Chapter 1/Part 1
Free At Last, Free At Last, Thank God Almighty We’re Free at Last
Dr. Martin Luther King, Jr.
Dear Reader: I thought I could make my background more clear if I included a short memoir. This happened in the winter of 1979, a few weeks after Terry’s physical death. Note well that I said “physical.” Only his body was gone, not his spirit. My sister had slipped on the ice, broke her arm in two places, and I took charge of the household. The strangest part of the story is this; when my sister was helpless I shook off my deep depression in order to run the household. When her cast came off in the early spring, I went back down. My sister and brother-in-law had insisted on hiring a cleaning woman who came twice a week that winter to relieve me of the heavy cleaning. Please meet Ardella Grant who came to mean a lot to me.
1
It was on Thursday of that week that our cleaning lady came for the first time. Her name was Ardella Grant. Tall, gray-haired, with skin of medium brown and wearing a flimsy housedress printed with a floral background, she silently took in the décor of Maggie’s living room as I showed her where to find the broom, mop, and other cleaning supplies. She had taken off her tall, black rubber snow boots; under these she wore laced-up black leather walking shoes. Her coat was very heavy and warm, a good coat. I told her what her duties would be, then went up to Maggie’s room and shut the door behind me.

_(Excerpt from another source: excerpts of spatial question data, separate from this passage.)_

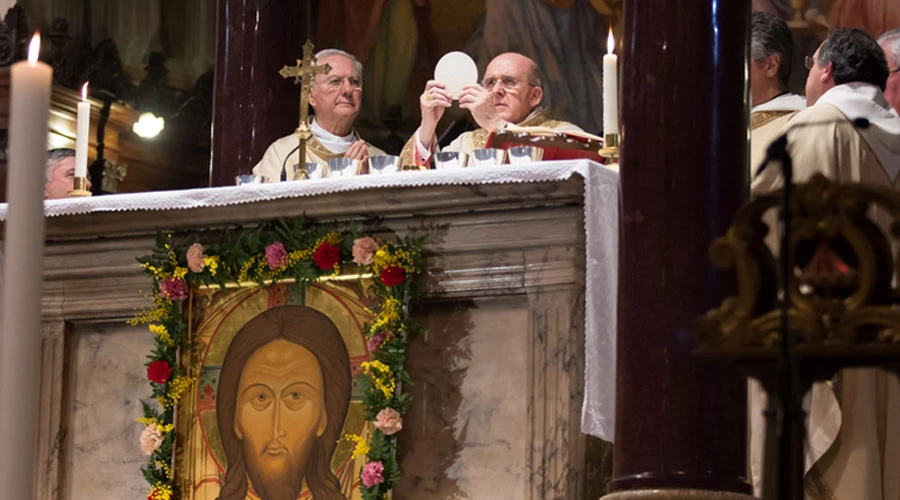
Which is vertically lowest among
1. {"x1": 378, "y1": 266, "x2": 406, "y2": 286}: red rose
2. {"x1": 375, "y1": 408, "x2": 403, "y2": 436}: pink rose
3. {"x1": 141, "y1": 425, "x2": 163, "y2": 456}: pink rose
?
{"x1": 141, "y1": 425, "x2": 163, "y2": 456}: pink rose

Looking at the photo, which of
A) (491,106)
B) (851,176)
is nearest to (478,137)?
(491,106)

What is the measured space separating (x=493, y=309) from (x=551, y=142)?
745 millimetres

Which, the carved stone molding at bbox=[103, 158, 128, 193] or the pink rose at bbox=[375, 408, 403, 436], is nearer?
the pink rose at bbox=[375, 408, 403, 436]

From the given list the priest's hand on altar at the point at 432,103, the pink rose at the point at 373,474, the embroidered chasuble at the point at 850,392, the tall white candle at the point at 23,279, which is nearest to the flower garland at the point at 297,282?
the pink rose at the point at 373,474

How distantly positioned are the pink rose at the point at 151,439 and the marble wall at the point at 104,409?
224mm

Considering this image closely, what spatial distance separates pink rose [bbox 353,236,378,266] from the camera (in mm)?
5508

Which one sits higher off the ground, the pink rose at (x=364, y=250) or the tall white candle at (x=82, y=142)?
the tall white candle at (x=82, y=142)

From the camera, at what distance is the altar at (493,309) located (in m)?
5.27

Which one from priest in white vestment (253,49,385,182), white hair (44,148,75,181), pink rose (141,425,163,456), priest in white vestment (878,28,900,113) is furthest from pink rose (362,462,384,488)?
white hair (44,148,75,181)

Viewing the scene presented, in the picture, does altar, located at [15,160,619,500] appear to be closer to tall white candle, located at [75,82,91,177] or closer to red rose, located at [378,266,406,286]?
red rose, located at [378,266,406,286]

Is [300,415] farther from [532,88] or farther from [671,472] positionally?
[532,88]

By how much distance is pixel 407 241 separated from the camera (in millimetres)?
5531

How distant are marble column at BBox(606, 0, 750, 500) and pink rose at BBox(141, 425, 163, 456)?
1.66m

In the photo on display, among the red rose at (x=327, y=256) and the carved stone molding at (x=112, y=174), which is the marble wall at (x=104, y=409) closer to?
the red rose at (x=327, y=256)
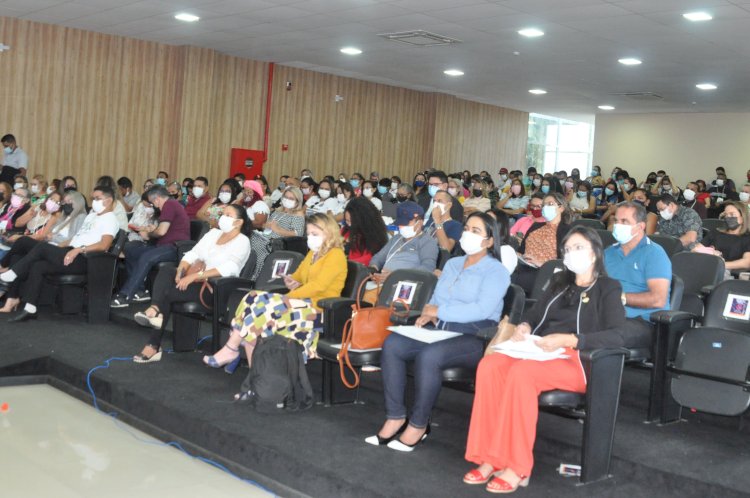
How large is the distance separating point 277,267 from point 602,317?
2.53 m

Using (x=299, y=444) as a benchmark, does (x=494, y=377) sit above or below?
above

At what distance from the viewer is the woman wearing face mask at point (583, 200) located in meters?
12.9

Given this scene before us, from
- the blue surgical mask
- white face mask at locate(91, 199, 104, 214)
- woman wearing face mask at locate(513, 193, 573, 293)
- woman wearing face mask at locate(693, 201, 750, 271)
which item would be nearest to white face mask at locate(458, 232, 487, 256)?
woman wearing face mask at locate(513, 193, 573, 293)

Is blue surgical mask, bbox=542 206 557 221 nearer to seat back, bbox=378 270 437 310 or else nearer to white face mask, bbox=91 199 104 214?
seat back, bbox=378 270 437 310

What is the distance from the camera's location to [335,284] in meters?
4.90

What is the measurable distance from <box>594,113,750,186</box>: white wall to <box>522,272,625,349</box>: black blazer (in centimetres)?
1553

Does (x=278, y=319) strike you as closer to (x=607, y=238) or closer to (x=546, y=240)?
(x=546, y=240)

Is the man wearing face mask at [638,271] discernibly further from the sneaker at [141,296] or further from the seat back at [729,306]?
the sneaker at [141,296]

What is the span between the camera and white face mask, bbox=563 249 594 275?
3.67 metres

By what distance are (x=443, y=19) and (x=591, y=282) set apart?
6.25 metres

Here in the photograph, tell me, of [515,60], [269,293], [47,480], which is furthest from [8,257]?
[515,60]

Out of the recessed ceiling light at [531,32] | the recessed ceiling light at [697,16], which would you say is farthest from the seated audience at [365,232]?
the recessed ceiling light at [531,32]

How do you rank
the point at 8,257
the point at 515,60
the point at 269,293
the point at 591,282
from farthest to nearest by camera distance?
the point at 515,60
the point at 8,257
the point at 269,293
the point at 591,282

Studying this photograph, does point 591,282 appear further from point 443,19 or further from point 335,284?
point 443,19
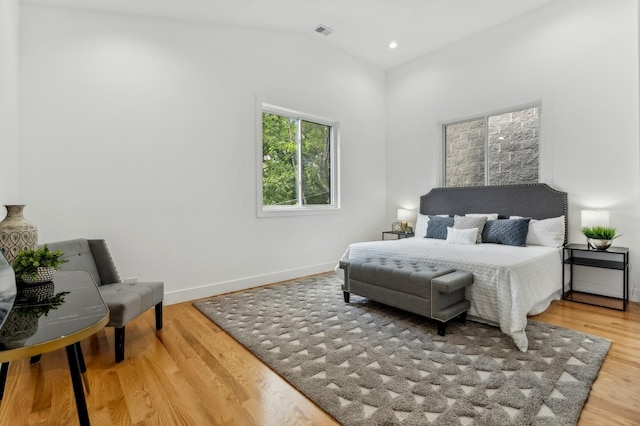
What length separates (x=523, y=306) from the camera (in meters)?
2.46

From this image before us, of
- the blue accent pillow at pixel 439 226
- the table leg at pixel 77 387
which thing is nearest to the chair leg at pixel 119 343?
the table leg at pixel 77 387

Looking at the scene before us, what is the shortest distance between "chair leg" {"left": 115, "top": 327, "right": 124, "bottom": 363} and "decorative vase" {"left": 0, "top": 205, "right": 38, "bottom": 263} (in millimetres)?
748

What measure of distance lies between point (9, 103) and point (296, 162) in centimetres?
302

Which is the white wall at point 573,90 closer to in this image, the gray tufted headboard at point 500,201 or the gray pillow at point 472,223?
the gray tufted headboard at point 500,201

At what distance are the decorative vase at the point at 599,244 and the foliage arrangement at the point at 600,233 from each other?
0.03 m

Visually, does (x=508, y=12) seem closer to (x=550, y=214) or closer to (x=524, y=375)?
(x=550, y=214)

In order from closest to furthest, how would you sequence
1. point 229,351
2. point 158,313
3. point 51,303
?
point 51,303 < point 229,351 < point 158,313

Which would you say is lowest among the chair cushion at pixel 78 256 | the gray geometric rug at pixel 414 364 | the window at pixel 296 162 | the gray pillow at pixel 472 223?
the gray geometric rug at pixel 414 364

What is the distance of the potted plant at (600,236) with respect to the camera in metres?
3.18

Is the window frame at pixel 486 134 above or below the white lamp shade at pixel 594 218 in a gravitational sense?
above

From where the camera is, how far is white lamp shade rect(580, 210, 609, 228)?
3.30 m

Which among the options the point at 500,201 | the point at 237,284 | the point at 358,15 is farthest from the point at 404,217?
the point at 358,15

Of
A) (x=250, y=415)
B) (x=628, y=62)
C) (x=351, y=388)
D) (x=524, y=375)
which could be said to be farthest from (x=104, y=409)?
(x=628, y=62)

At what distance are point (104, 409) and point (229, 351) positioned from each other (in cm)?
81
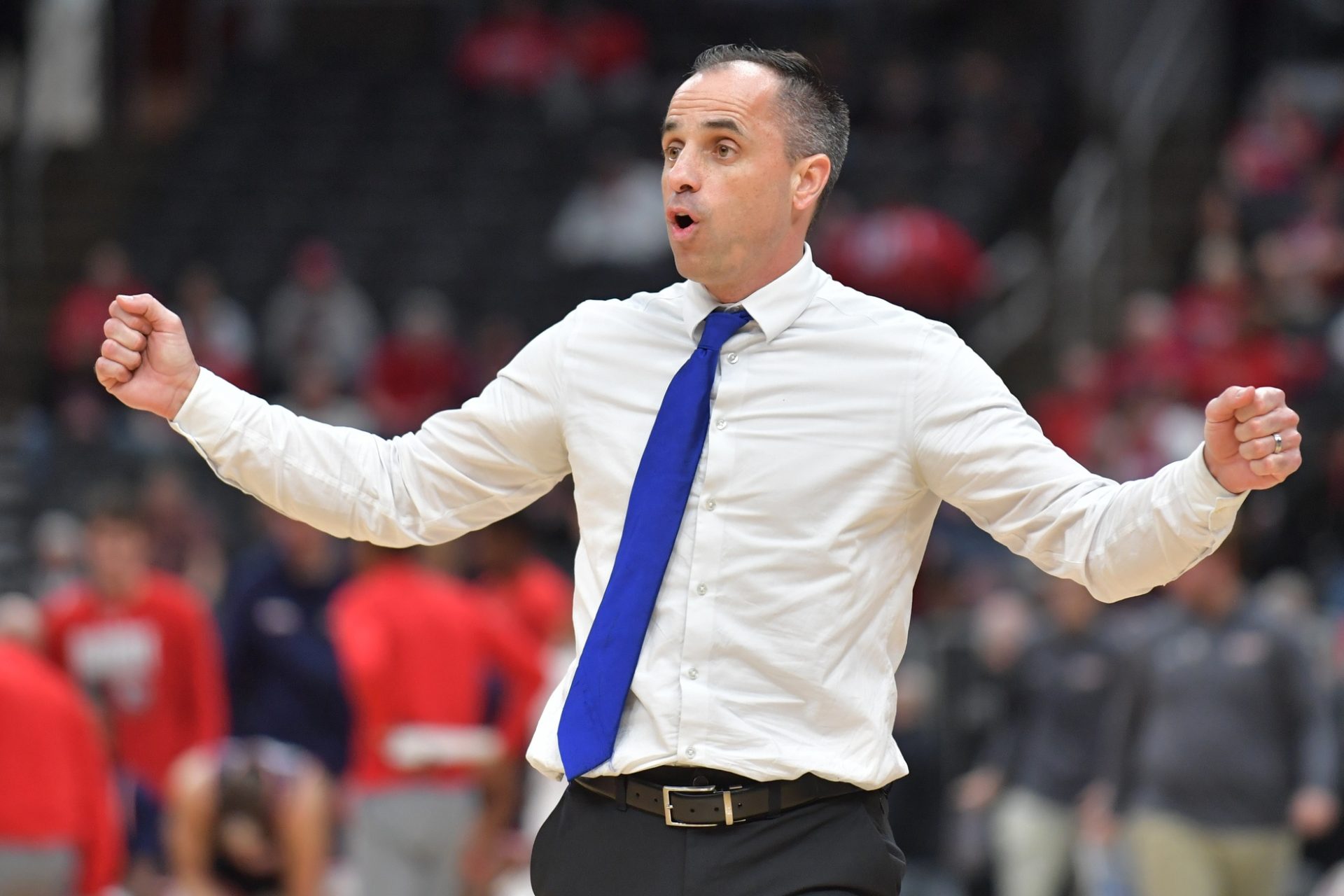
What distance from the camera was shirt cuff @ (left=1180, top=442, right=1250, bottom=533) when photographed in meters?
3.22

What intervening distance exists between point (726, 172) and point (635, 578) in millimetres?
720

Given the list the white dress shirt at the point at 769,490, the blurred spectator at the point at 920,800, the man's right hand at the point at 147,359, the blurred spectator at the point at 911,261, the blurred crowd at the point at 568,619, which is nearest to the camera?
the white dress shirt at the point at 769,490

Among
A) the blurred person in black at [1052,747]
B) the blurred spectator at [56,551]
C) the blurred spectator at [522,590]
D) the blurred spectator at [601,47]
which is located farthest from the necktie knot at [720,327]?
the blurred spectator at [601,47]

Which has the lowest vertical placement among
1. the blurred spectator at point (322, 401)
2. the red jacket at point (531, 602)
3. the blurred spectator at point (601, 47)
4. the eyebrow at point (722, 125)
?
the red jacket at point (531, 602)

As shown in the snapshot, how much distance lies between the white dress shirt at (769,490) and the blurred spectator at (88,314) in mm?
12161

“I won’t be able to stand this,” I said to Maggie. “She doesn’t even have warm clothes to wear. Well, she does have a very nice, warm winter coat and heavy boots. But she’s old, Maggie. She’s got to be in her sixties, and here she is, probably taking two buses at the crack of dawn in order to get here.”
“What can’t you stand about it, Letty?” my sister asked languidly.
I was exasperated. “Everything, Maggie! I don’t want a 60-year-old black woman creaking around this house, trying to get down on her knees to scrub the bathroom floor. I can do all of this myself. I’m going to tell John to call the agency and ask for somebody else, someone younger at least, who—“
“Letty. If you bother John about this, just because your tender liberal conscience is acting up, I’ll never speak to you again.”
“What did you say?”
Maggie regarded me calmly. “You heard me, Letty. And anyway, who are you to go mixing yourself up in the lives of these people? If you were able to persuade John to call and get another person, you probably will end what’s-her-name’s chances of ever getting work through them again. They’ll think she’s too old to work and that will be that, and she needs the money. Obviously.”
“Her name is Ardella Grant and I can’t believe what you just said. You can’t talk to me like that, Maggie. I’m about one second away from packing my bags and leaving you and the children and John and finding another place to live. When I think—“
“Ardella. Sorry, Letty. I truly am sorry. I just meant that John has so much on his mind right now. He needs to feel that everything at home is OK and squared away, that my arm will heal and the kids are alright and meals will be made and the house will be clean. You know.”
“Yes, Maggie, but that’s not what you said. You threatened to never speak to me again if I spoke to John about getting rid of Ardella. Frankly I’m feeling a little overwhelmed and I need to be alone right now.”
I slammed the bedroom door and climbed the steep stairs to my third floor bedroom –once there, I had a good cry. Maggie had always been out-spoken; I was used to that but my emotions were quite close to the surface now and everything that came my way felt more intense. Oh well, I thought wearily, try to ignore her.